2. Полиси-движок: контекст `tenant_id/plan/features` → решение о маршруте и лимитах.
3. Сервис: проверка прав + метки `tenant_id` → работа с БД под RLS → кэш с префиксом.
4. Usage-сбор: счетчики операций/байтов → агрегатор → биллинг.
Данные
Схема/БД по стратегии (row-level/per-schema/per-DB).
KMS: ключи на арендатора, ротация, crypto-shredding при удалении.
Вычисления
Очереди с весами, пулы воркеров per tenant, caps по concurrency.
Autoscaling по пер-тенантным метрикам.
11) Псевдо-политики (для ориентации)
yaml limits:
starter:
req_per_sec: 50 burst: 100 concurrency: 20 exports_parallel: 2 business:
req_per_sec: 200 burst: 400 concurrency: 100 exports_parallel: 5 enterprise:
req_per_sec: 1000 burst: 2000 concurrency: 500 exports_parallel: 20
quotas:
objects_max: { starter: 1_000_000, business: 20_000_000, enterprise: 100_000_000 }
storage_gb: { starter: 100, business: 1000, enterprise: 10000 }12) Чек-лист перед продом
- Единый источник истины `tenant_id`; везде прокидывается и логируется.
- Включен RLS/ACL на уровне БД + сервисная проверка (двойной замок).
- Ключи шифрования per tenant, документирована ротация/удаление (crypto-shredding).
- Лимиты/квоты на границе и внутри; протестированы всплески и «burst».
- Fair-queuing и/или выделенные воркеры для VIP; caps на concurrency.
- Пер-тенантные SLO и алерты; дашборды по сегментам.
- Usage-сбор идемпотентен; сведение с биллингом проверено.
- DR/инциденты локализуются до арендатора; фьюзинг по `tenant_id` отрабатывает.
- Кэш/логи разделены по арендаторам; PII маскирована.
- Процедуры миграций/бэкапов/экспорта — поарендаторные.
13) Типичные ошибки
RLS отключен/обойден «служебным» пользователем — риск утечки.
Единый глобальный лимитер → «noisy neighbor» и нарушение SLO.
Общие кэши/очереди без префиксов → пересечение данных.
Биллинг считает по логам, которые теряются при пиках.
Отсутствие поарендаторного фьюзинга — каскадные падения.
Миграции «одним махом» без возможности стопнуть проблемный `tenant_id`.
14) Быстрый выбор стратегии
Регулируемые/VIP: Silo-данные (per-DB), выделенные воркеры, строгие квоты и residency.
Массовый SaaS: Shared-schema + RLS, сильные лимиты на границе, fair-queuing внутри.
Нагрузка «шумная/пульсирующая»: большие `burst` + жесткие concurrency-caps, backpressure и приоритеты по планам.
Заключение
Изоляция тенантов и лимиты — это про границы и справедливость.
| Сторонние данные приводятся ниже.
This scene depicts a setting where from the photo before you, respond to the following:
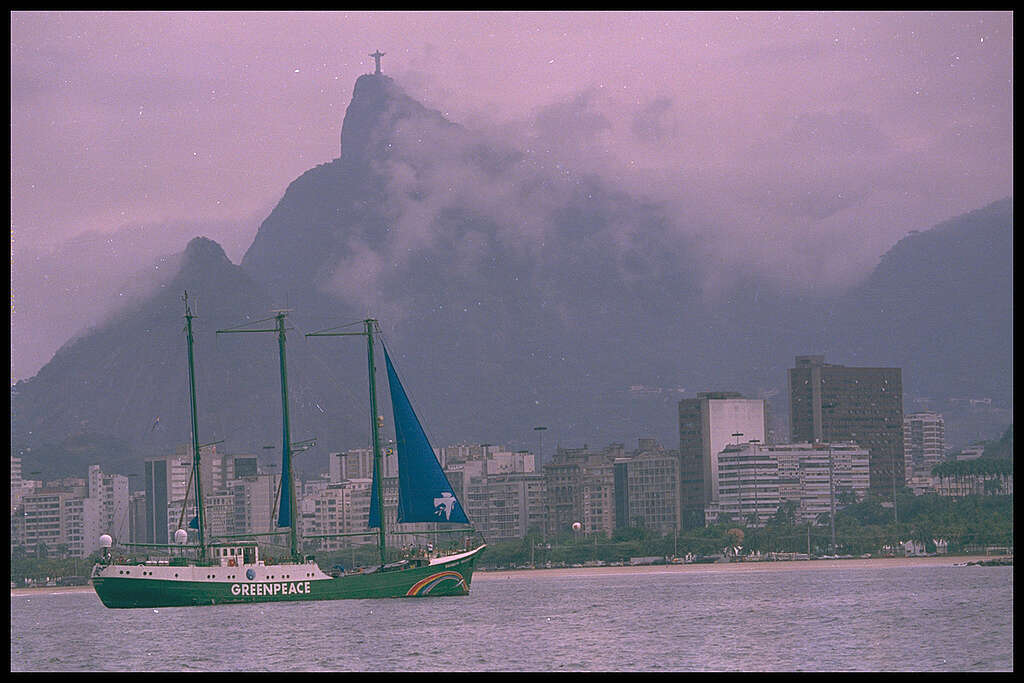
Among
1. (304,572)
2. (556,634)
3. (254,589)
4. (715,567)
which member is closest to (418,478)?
(304,572)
Четкий `tenant_id` сквозь стек, RLS и шифрование на данных, лимитирование и квоты на границе и в сердцевине, справедливый планировщик, наблюдаемость и локализация инцидентов — все это вместе дает безопасность, предсказуемое качество и прозрачный биллинг для каждого арендатора, даже при агрессивном росте платформы.